''Bir şey her şey için, her şey bir şey için vardır.'' 
Vaktiyle koskoca bir gemide küçücük bir cıvata vardı. Bu, iki büyük çelik levhayı birbirine bağlayan küçük cıvatalardan biriydi. Gemi Hint Okyanusu'nda yol alırken bu küçük cıvata,  koca gemide kendisinin önemsiz ve değersiz bir ayrıntı olduğunu düşünmeye başladı. Bu düşünce ile birden bire laçka olmaya başladı, düşme tehlikesiyle karşılaştı. Öteki cıvatalar, 'Sen düşersen biz de düşeriz!' diye seslendiler. Geminin teknesindeki perçinler de, 'Biz de çok sıkışığız, biz de laçka olalım' dediler. Bunu duyan demir kaburgalar ise 'Ne olur yapmayın' diye yalvardılar. 'Siz tutmazsanız biz mahvoluruz!'
Derken, küçük cıvatanın niyeti yıldırım hızıyla bütün gemiye yayıldı. Gemi titremeye başladı. Bunun üzerine bütün kaburgalar, levhalar, cıvatalar, en küçük perçinler el ele verip küçük cıvataya bir elçi gönderdiler. Küçük cıvata yerinde kalmalıydı. Aksi halde gemi parçalanacak, içlerinden hiçbiri vatana kavuşamayacaktı.

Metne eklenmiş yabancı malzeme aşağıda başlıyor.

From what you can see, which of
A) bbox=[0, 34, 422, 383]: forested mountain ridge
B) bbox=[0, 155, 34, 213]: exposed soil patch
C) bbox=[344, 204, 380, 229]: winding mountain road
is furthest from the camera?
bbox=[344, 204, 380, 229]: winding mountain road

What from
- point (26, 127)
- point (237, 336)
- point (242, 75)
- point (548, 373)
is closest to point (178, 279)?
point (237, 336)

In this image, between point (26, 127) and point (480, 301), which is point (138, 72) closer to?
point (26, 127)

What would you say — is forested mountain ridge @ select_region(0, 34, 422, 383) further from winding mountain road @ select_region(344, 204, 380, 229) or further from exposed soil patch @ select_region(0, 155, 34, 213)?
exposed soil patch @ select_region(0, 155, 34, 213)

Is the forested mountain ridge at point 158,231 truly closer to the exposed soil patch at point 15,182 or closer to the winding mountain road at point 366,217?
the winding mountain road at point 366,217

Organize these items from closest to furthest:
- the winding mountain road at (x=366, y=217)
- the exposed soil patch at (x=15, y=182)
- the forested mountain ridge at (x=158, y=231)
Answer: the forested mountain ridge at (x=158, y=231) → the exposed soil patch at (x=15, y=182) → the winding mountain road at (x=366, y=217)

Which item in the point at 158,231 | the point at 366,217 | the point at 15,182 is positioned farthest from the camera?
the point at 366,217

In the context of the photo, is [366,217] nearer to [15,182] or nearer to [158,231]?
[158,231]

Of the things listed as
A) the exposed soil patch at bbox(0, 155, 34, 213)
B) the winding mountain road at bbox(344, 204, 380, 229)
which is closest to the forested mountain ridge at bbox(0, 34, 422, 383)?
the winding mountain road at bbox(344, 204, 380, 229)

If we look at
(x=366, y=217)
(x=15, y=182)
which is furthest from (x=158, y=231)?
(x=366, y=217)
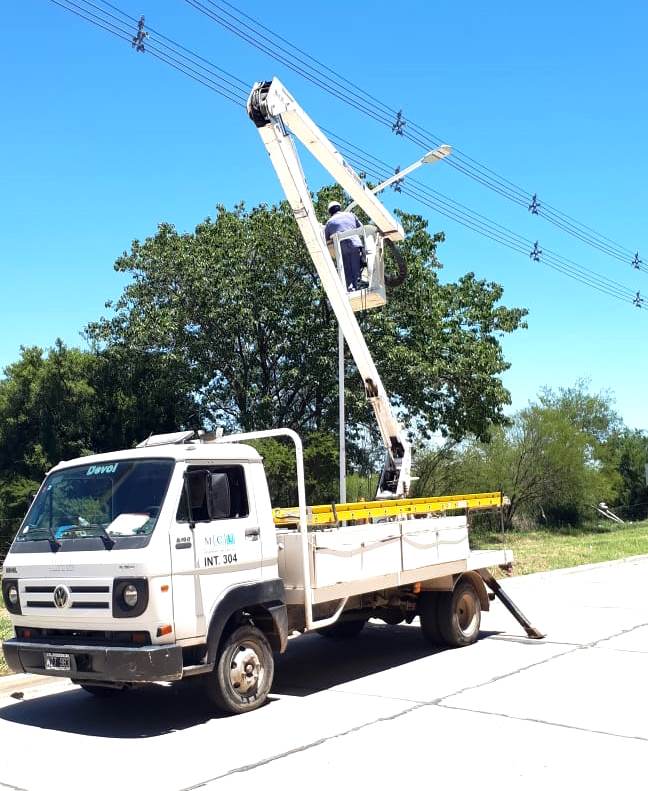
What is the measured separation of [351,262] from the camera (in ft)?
37.3

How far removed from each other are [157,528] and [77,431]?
71.8ft

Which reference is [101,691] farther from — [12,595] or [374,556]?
[374,556]

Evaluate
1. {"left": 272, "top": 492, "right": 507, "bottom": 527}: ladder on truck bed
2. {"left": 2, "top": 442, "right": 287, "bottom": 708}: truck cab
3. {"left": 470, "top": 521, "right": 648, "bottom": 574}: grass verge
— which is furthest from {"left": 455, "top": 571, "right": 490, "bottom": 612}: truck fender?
Result: {"left": 470, "top": 521, "right": 648, "bottom": 574}: grass verge

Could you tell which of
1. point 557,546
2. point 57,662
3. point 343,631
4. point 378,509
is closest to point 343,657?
point 343,631

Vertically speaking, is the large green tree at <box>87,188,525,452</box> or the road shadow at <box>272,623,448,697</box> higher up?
the large green tree at <box>87,188,525,452</box>

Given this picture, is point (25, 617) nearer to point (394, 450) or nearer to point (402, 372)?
point (394, 450)

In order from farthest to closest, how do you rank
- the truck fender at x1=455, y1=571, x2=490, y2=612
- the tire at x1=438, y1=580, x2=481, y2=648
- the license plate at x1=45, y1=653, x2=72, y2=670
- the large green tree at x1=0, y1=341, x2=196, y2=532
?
the large green tree at x1=0, y1=341, x2=196, y2=532 < the truck fender at x1=455, y1=571, x2=490, y2=612 < the tire at x1=438, y1=580, x2=481, y2=648 < the license plate at x1=45, y1=653, x2=72, y2=670

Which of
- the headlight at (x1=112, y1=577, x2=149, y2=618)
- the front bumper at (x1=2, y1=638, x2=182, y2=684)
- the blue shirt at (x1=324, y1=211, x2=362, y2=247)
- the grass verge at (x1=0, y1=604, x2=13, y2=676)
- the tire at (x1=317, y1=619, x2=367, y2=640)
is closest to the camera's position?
the front bumper at (x1=2, y1=638, x2=182, y2=684)

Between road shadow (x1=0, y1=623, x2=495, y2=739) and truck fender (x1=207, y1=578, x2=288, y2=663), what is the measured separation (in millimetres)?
690

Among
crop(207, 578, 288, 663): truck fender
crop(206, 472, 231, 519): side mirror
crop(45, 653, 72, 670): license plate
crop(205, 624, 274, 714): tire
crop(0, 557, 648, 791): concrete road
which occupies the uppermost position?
crop(206, 472, 231, 519): side mirror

Küçük cıvata kendine bu kadar önem verilemesine çok sevindi ve olduğu yerde kalacağını bildirdi. Rudyard Kipling)
Her şeyin her şeyle bir alakası olduğunun farkına varırsa insan küçük saydığı ve önemsemediği şeylerin önemi daha iyi anlaşılır. ''Bir mıh bir nalı, bir nal bir atı, bir insan da bir toplumu kurtarır.'' Atasözünde olduğu gibi başarı hep ayrıntılarda gizlidir. İyi insan olmak da ayrıntılarda, önemsemediğimiz küçük yanlışlarda gizlidir. Küçümsendiği için bina inşa edilirken kumlar; ''biz yokuz''! Dese inşaat hemen durur, yarım kalır. Küçüklük değil görülen iş önemlidir. Büyük şeyler küçük şeylerden güç alır. Bazen bir dilim ekmeğe ihtiyaç duyar insan, bazen bir yudum suya. Karanlık ve ıssız bir yerde bir dost ister insan. Bazen öyle bir an gelir ki, şahı kurtarır piyon! Küçük şeylerin değeri, onun yokluğunda daha iyi anlaşılır. Avcının tuzağına düşmüş ve bir sicimle bağlanmış ormanların kralı aslanı, küçücük bir fare ipi kemirerek kurtarabilir. Ne kadar küçük ve güçsüz olsak da yine de yapabileceğimiz bir iyilik vardır. Her şeyin yeri ve değeri ayrıdır. Birinin yerini diğeri dolduramaz. Birimizin yaptığını başkası yapamayabilir. Herkesin iyi yaptığı bir şey vardır. İnsanları küçük görmek yerine, dışlamak yerine kuvvetli yanlarından yararlanmak gerekir. Birinin yerini başkası dolduramadığı durumlar vardır. Her şeyin yeri ve değeri ayrıdır. Esas doğru olan, küçük şeyin bütündeki değerini keşfedebilmektir.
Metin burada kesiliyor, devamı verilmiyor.